Maintaining a Good Credit Score
If you spend money with a card and pay it on time, you can retain a better credit score. This helps you a lot in the long term, mainly when applying for business loans or personal loans.
Who issues the credit card?
Credit cards are issued by banks as well as Non-banking Financial Institutions (NBFCs). Credit card holders can make purchases or pay for various services by borrowing credit (money) from these entities. Apart from this, the credit card offers benefits like rewards, cashback, loans on interest-free tenure, etc.
What is the minimum payment on a credit card?
This is usually a small amount of the total outstanding dues. By making the minimum payment, cardholders can avoid the late payment penalty, which will be levied on the credit card.
Eligibility criteria for a Credit Card
Before giving a credit card to any of its customers, any bank puts forth some terms and conditions:
- Banks see the applicant’s profession and income before providing credit cards to their customers. On this basis, the credit card limit of a cardholder is decided.
- Before giving credit cards, the previous details of the customer are also checked. It is verified whether the cardholder has taken a loan from any bank before. If taken, whether payment made from time to time or whether there is a record of bounced payments
- If applicants have purchased something on EMI and its payment has not been completed yet. The banks may reduce your credit card limit.

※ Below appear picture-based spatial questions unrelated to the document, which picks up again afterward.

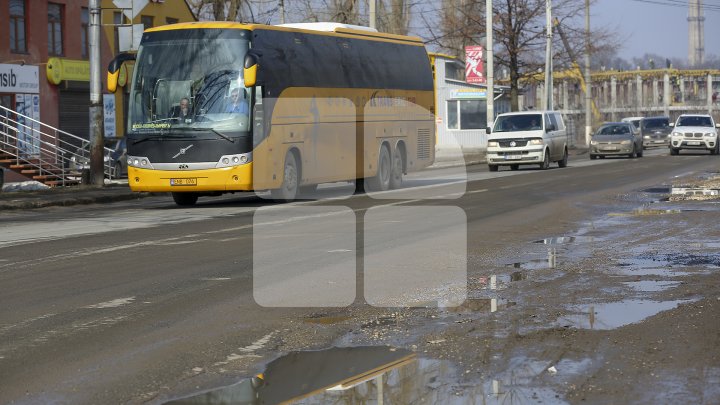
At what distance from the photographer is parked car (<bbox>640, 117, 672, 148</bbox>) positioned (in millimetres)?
67000

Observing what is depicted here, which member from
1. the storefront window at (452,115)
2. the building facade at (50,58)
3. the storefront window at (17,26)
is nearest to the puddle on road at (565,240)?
the building facade at (50,58)

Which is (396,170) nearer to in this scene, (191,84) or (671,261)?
(191,84)

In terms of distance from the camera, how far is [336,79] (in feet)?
87.4

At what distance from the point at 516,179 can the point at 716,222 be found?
571 inches

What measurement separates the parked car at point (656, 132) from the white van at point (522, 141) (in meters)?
27.9

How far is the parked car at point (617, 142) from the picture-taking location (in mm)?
50438

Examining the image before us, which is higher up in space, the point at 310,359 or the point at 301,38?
the point at 301,38

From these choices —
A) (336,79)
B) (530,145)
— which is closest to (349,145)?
(336,79)

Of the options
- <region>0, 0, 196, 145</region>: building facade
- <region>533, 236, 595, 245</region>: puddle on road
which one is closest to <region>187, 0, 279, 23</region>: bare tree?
<region>0, 0, 196, 145</region>: building facade

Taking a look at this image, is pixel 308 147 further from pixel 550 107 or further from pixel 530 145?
pixel 550 107

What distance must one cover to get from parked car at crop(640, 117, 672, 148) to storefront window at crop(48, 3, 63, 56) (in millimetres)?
33706

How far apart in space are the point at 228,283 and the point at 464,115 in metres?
55.4

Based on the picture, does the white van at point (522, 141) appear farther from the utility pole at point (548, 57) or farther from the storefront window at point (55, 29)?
the utility pole at point (548, 57)

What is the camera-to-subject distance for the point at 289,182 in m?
24.5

- To get a credit card, your relation with this bank should also be good. That is, your savings or regular account should reflect a health financial position.
These are some rules, to keep in mind when approaching a bank to get a credit cards. Although many other things are also taken care of by a bank. You can also check with your bank’s relationship manager for further details.
How does your card work?
Do you know how your card works? Let’s try to see the answer to this question.
In using a Credit Card, you borrow money from the card-issuing bank, which you must repay within a stipulated time.
Most credit cards offer a 60 days period to pay the money – If you do not pay the card bill on time, you will have to pay a penalty for late payment. You get a debt-free period of 50-60 days between the generation of the card bill and the purchase.
What is a Credit Card EMI Calculator?
A credit card EMI calculator is a tool that lets you calculate the monthly repayment schedule for EMI possession on your credit card & allows you to know the total interest amount.
How does the Credit Card EMI Calculator work?
First, you can add in the amount of the transaction and tenure wanted to pay it over and hit on “Calculate.”
The Credit card EMI Calculator shall immediately exhibit the breakup and repayable amount towards the agreement.
You could apply to the breakup of your payable EMIs towards the principal, interest, and processing charges and search through the entire proposal of instalments in the amortization table.